SEQanswers

Go Back   SEQanswers > Bioinformatics > Bioinformatics



Similar Threads
Thread Thread Starter Forum Replies Last Post
Some problem with miRNA data ? ahmadsam Bioinformatics 0 01-16-2012 12:51 AM
how do you normalize MBD sequencing data? bioiion Epigenetics 3 07-23-2011 02:36 AM
way to normalize copy number data for small RNAs/miRNAs? vebaev Bioinformatics 2 03-28-2011 02:18 AM
How to Normalize NGS data? Tags per million? xhuister Bioinformatics 5 06-19-2010 03:17 PM
Analyzing collaboratively HTS data -- howto?? lcollado Bioinformatics 1 02-16-2010 05:04 PM

Reply
 
Thread Tools
Old 08-19-2010, 11:33 PM   #1
NicoBxl
not just another member
 
Location: Belgium

Join Date: Aug 2010
Posts: 264
Default The Best way to normalize miRNA HTS data

Hi,

I'm actually working on HTS miRNA data. I've 8 samples with about 20 M reads per file.
After adapter trimming in each sample, the number of reads are different in each sample (each sample has a different quality (preparation and sequencing)).

Example :

file 1 : 200 000 reads
file 2 : 1 000 000 reads
...

Now I want to analyze the differential expression. The problem for doing that is the normalization step . What is the best way to normalize the data for comparing multiple samples ?

Thanks a lot,

N.
NicoBxl is offline   Reply With Quote
Old 08-22-2010, 11:11 PM   #2
NicoBxl
not just another member
 
Location: Belgium

Join Date: Aug 2010
Posts: 264
Default

After searching I found some methods :

- RPM ( Read Per Million )
- RPKM (Reads per kilobase per million mapped) : Mortazi et al, Nat.
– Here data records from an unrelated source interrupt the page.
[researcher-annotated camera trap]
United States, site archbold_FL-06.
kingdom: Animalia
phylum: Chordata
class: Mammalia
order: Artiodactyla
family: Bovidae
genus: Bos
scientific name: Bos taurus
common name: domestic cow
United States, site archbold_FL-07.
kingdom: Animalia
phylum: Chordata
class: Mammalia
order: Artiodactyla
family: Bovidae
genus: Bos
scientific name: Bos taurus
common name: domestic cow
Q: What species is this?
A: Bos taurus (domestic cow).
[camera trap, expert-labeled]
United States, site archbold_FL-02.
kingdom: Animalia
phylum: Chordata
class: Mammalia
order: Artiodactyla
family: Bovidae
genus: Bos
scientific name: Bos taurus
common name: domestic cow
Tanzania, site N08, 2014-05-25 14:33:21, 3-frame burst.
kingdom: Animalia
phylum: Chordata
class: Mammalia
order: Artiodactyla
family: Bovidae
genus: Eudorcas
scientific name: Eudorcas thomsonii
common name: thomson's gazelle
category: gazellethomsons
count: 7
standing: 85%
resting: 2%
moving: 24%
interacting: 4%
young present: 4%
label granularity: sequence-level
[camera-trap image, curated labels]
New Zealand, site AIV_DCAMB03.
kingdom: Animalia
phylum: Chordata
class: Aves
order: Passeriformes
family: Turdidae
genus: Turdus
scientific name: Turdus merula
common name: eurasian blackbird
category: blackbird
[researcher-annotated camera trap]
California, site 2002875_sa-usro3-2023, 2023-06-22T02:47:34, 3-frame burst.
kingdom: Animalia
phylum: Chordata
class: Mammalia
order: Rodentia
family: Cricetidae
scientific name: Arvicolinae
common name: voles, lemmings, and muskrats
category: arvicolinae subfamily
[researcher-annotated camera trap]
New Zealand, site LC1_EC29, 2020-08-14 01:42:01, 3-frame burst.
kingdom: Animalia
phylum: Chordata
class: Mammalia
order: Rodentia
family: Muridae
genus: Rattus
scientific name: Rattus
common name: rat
Methods, 2008
- Trimmed mean of M-values : Robinson, Oshlack, Genome Biology 2010
- upper-quantile : http://www.ncbi.nlm.nih.gov/pubmed/20167110

Which method is the best for HTS miRNA data ?

Last edited by NicoBxl; 08-23-2010 at 12:37 AM.
NicoBxl is offline   Reply With Quote
Old 08-23-2010, 12:49 AM   #3
Simon Anders
Senior Member
 
Location: Heidelberg, Germany

Join Date: Feb 2010
Posts: 994
Default

Dividing by the number of sequenced or mapped reads is a bad idea, for the reasons explained by Robinson and Oshlack.

I'd advise against quantile normalization (as suggested by Bullard et al., the fourth in your list) . RNA-Seq is known to be linear, and quantile normalization will only distort this. This leaves you with TMM (Robinson and Oshlack) or with the method that we implemented in DESeq (preprint here), which is similar in spirit to TMM but uses a bit different math.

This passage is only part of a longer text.